PROVIDED DATA.
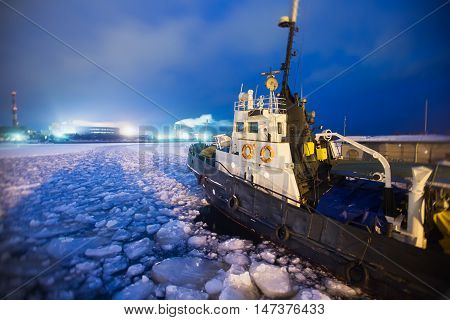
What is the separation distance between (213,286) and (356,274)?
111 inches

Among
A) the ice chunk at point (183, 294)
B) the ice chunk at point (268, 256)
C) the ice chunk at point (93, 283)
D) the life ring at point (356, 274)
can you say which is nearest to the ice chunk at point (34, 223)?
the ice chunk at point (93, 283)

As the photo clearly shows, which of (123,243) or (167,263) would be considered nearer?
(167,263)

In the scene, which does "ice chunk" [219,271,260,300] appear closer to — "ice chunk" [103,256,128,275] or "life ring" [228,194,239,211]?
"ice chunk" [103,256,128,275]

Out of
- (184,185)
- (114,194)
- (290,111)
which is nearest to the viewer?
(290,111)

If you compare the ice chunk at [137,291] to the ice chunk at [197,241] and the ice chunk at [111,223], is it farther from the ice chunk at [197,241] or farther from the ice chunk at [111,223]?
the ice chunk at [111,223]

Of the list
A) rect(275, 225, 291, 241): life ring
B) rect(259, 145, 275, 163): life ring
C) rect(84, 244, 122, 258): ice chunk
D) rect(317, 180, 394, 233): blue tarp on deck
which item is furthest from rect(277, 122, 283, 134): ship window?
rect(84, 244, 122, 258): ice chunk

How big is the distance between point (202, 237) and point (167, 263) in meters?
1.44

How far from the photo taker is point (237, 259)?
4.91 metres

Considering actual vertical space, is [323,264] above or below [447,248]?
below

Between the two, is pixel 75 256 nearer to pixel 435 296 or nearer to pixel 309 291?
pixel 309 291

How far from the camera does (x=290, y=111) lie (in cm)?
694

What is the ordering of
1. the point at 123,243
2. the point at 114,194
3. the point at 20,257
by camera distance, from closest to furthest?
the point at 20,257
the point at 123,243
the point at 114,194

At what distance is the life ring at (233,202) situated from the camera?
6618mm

---

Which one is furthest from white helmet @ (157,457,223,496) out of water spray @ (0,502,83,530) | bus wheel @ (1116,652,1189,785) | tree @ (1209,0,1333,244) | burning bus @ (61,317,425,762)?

---

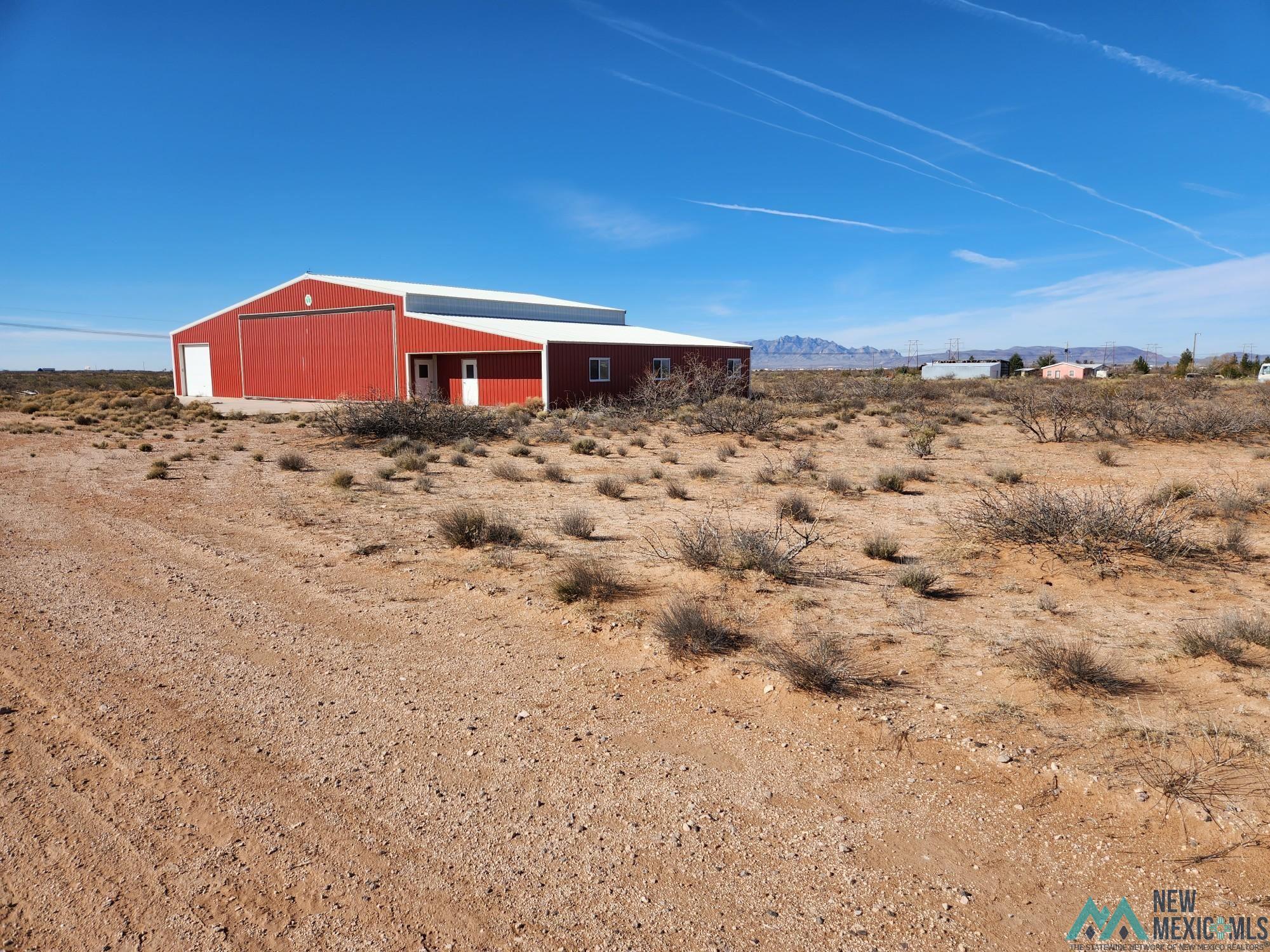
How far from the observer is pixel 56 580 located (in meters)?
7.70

WHAT THE TASK REQUIRES. Which lines in the listing above contain the string "furthest"? Return each of them in full, treating uppercase and lowercase as different.

RIGHT ANSWER.
which item is furthest from rect(277, 122, 283, 134): ship window?
by camera distance, from closest to furthest?
Which one is furthest from white helmet @ (157,457,223,496) out of water spray @ (0,502,83,530) | bus wheel @ (1116,652,1189,785) | tree @ (1209,0,1333,244) | burning bus @ (61,317,425,762)?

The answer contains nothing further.